Wanita itu menghela nafas panjang, lalu mencebik, begitu melihat sang kakak membawa nampan yang berisi sarapan pagi untuknya.
“Aku udah bilang tadi kalau lagi nggak laper, Kak. Kenapa malah dibawain ke kamar sih sarapannya?”
“Harus makan Bi. Walaupun lagi sakit hati, galau mikirin suami, kamu butuh asupan biar nggak tumbang.”
Pria itu—Kevin, kakak angkat Bianca yang sangat baik dan pengertian. Jujur saja, Bianca sangat bahagia mempunyai kakak seperti Kevin. Meskipun tidak sedarah, tapi Kevin setulus itu menyayanginya.
Semalam, Bianca sudah menjelaskan semuanya pada Kevin. Alasan mengapa dia meminta agar Kevin datang menjemput dan membawanya pulang kembali ke rumah.
Hanya Kevin yang Bianca punya saat ini. Di saat suami yang seharusnya bisa menjadi tempat sandaran ketika dia bersedih, justru menjadi penyebab kesedihan itu hadir. Dan Kevin, kakak angkatnya itu yang menjadi sandarannya. Tempatnya pulang dan mengeluh.
“Aku sudah memutuskan Kak,”
“Sebentar,” sahut Kevin.

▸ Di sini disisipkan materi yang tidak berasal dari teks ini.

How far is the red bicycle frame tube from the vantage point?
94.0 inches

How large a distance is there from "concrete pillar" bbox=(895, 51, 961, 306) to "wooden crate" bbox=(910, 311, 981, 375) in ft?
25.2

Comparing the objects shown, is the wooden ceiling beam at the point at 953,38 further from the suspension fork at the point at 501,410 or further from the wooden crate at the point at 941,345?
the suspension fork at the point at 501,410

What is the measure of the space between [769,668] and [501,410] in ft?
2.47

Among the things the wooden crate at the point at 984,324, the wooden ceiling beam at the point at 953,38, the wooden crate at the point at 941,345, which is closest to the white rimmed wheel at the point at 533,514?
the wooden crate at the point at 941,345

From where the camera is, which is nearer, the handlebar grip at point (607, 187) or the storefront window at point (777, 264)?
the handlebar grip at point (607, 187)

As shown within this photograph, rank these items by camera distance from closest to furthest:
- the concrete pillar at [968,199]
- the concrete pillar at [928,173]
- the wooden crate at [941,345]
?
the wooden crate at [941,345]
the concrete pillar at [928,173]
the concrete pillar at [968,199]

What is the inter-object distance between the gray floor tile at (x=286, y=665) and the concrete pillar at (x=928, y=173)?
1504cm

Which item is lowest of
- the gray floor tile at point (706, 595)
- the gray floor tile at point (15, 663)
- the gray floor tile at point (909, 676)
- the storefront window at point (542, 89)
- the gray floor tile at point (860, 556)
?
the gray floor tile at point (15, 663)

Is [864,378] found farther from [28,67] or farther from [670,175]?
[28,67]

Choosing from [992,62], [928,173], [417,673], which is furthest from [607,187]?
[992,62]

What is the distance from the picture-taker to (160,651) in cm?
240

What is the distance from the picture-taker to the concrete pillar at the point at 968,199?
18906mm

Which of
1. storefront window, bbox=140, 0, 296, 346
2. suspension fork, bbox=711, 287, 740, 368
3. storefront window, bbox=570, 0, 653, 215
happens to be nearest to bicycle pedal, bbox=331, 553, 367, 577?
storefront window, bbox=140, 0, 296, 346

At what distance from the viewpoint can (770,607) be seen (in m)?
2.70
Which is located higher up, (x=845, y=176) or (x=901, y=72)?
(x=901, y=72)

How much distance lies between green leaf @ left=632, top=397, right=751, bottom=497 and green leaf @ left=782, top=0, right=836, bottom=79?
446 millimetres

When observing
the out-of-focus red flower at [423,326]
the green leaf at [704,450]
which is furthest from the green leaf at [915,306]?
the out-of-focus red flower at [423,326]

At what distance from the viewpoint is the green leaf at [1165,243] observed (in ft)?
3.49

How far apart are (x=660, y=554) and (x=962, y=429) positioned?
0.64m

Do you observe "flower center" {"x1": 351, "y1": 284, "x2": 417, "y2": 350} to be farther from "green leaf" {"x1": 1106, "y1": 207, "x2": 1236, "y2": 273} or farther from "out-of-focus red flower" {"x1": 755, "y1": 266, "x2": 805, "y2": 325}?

Pria itu meletakkan nampan berisi makanan yang dia bawa itu ke atas meja nakas. Lalu dia beralih mendudukkan diri di samping Bianca. “Memutuskan apa?”
“Semalam, Kak Kevin tanya kan, apa keputusanku setelah tau Davi berkhianat dan berselingkuh di belakang ku? Sekarang, aku sudah tau, keputusan apa yang harus aku ambil.”
“Kamu sudah pikirkan itu matang-matang Bi? Kakak hanya tidak ingin kamu salah ambil keputusan.”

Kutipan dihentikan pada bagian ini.